## REQUIRED WORK
Rename "legend" to "key" throughout the rows below, and leave all other text unchanged.

## Quantitative chart reasoning data
Segment Open
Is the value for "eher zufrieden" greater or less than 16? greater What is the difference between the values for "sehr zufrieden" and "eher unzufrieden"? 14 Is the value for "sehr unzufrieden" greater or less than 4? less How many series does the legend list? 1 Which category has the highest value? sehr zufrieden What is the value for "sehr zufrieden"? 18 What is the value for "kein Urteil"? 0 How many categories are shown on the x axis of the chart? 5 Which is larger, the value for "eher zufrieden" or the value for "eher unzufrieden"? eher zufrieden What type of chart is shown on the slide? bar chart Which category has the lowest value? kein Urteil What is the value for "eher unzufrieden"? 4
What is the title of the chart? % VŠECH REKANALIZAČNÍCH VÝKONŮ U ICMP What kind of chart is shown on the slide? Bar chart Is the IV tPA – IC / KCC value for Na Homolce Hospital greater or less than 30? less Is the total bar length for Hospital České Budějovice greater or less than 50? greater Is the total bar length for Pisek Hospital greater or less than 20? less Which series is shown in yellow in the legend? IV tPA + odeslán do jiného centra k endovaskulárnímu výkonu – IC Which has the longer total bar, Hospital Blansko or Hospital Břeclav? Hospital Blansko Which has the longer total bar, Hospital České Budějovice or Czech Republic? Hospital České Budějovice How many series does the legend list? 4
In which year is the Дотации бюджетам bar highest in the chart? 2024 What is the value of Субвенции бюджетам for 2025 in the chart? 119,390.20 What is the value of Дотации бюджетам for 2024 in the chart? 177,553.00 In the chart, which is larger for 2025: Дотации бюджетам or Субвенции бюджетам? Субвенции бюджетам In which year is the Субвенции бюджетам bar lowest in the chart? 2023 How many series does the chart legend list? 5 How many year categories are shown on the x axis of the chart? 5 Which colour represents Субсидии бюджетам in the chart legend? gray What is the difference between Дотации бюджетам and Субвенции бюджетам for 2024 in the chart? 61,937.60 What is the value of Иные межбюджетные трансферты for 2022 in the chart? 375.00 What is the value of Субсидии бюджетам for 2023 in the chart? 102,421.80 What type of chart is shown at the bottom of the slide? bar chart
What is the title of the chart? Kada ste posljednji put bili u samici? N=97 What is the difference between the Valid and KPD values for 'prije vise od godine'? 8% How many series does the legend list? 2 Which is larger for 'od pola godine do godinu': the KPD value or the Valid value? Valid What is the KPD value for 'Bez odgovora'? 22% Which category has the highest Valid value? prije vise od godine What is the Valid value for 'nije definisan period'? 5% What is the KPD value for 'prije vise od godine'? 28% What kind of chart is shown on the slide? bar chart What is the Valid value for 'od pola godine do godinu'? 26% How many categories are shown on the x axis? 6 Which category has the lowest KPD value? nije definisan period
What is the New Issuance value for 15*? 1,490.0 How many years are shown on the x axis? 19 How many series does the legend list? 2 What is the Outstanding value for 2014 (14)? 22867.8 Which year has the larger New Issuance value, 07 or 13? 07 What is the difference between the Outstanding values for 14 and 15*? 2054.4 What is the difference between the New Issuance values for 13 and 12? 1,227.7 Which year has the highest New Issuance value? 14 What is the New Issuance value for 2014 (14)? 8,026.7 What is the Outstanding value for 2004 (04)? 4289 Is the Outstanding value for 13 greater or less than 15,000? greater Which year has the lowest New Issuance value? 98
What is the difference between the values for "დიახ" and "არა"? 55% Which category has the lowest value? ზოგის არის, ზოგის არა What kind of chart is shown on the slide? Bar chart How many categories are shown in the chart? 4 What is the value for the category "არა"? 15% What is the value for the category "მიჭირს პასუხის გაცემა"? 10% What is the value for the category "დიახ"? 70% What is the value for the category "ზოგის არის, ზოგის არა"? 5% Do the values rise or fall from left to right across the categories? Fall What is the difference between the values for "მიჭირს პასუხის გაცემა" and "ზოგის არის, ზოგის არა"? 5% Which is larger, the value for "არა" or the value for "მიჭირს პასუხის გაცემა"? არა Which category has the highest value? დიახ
Segment Closed
## ANSWER BOX
Is the value for "eher zufrieden" greater or less than 16? greater What is the difference between the values for "sehr zufrieden" and "eher unzufrieden"? 14 Is the value for "sehr unzufrieden" greater or less than 4? less How many series does the key list? 1 Which category has the highest value? sehr zufrieden What is the value for "sehr zufrieden"? 18 What is the value for "kein Urteil"? 0 How many categories are shown on the x axis of the chart? 5 Which is larger, the value for "eher zufrieden" or the value for "eher unzufrieden"? eher zufrieden What type of chart is shown on the slide? bar chart Which category has the lowest value? kein Urteil What is the value for "eher unzufrieden"? 4
What is the title of the chart? % VŠECH REKANALIZAČNÍCH VÝKONŮ U ICMP What kind of chart is shown on the slide? Bar chart Is the IV tPA – IC / KCC value for Na Homolce Hospital greater or less than 30? less Is the total bar length for Hospital České Budějovice greater or less than 50? greater Is the total bar length for Pisek Hospital greater or less than 20? less Which series is shown in yellow in the key? IV tPA + odeslán do jiného centra k endovaskulárnímu výkonu – IC Which has the longer total bar, Hospital Blansko or Hospital Břeclav? Hospital Blansko Which has the longer total bar, Hospital České Budějovice or Czech Republic? Hospital České Budějovice How many series does the key list? 4
In which year is the Дотации бюджетам bar highest in the chart? 2024 What is the value of Субвенции бюджетам for 2025 in the chart? 119,390.20 What is the value of Дотации бюджетам for 2024 in the chart? 177,553.00 In the chart, which is larger for 2025: Дотации бюджетам or Субвенции бюджетам? Субвенции бюджетам In which year is the Субвенции бюджетам bar lowest in the chart? 2023 How many series does the chart key list? 5 How many year categories are shown on the x axis of the chart? 5 Which colour represents Субсидии бюджетам in the chart key? gray What is the difference between Дотации бюджетам and Субвенции бюджетам for 2024 in the chart? 61,937.60 What is the value of Иные межбюджетные трансферты for 2022 in the chart? 375.00 What is the value of Субсидии бюджетам for 2023 in the chart? 102,421.80 What type of chart is shown at the bottom of the slide? bar chart
What is the title of the chart? Kada ste posljednji put bili u samici? N=97 What is the difference between the Valid and KPD values for 'prije vise od godine'? 8% How many series does the key list? 2 Which is larger for 'od pola godine do godinu': the KPD value or the Valid value? Valid What is the KPD value for 'Bez odgovora'? 22% Which category has the highest Valid value? prije vise od godine What is the Valid value for 'nije definisan period'? 5% What is the KPD value for 'prije vise od godine'? 28% What kind of chart is shown on the slide? bar chart What is the Valid value for 'od pola godine do godinu'? 26% How many categories are shown on the x axis? 6 Which category has the lowest KPD value? nije definisan period
What is the New Issuance value for 15*? 1,490.0 How many years are shown on the x axis? 19 How many series does the key list? 2 What is the Outstanding value for 2014 (14)? 22867.8 Which year has the larger New Issuance value, 07 or 13? 07 What is the difference between the Outstanding values for 14 and 15*? 2054.4 What is the difference between the New Issuance values for 13 and 12? 1,227.7 Which year has the highest New Issuance value? 14 What is the New Issuance value for 2014 (14)? 8,026.7 What is the Outstanding value for 2004 (04)? 4289 Is the Outstanding value for 13 greater or less than 15,000? greater Which year has the lowest New Issuance value? 98
What is the difference between the values for "დიახ" and "არა"? 55% Which category has the lowest value? ზოგის არის, ზოგის არა What kind of chart is shown on the slide? Bar chart How many categories are shown in the chart? 4 What is the value for the category "არა"? 15% What is the value for the category "მიჭირს პასუხის გაცემა"? 10% What is the value for the category "დიახ"? 70% What is the value for the category "ზოგის არის, ზოგის არა"? 5% Do the values rise or fall from left to right across the categories? Fall What is the difference between the values for "მიჭირს პასუხის გაცემა" and "ზოგის არის, ზოგის არა"? 5% Which is larger, the value for "არა" or the value for "მიჭირს პასუხის გაცემა"? არა Which category has the highest value? დიახ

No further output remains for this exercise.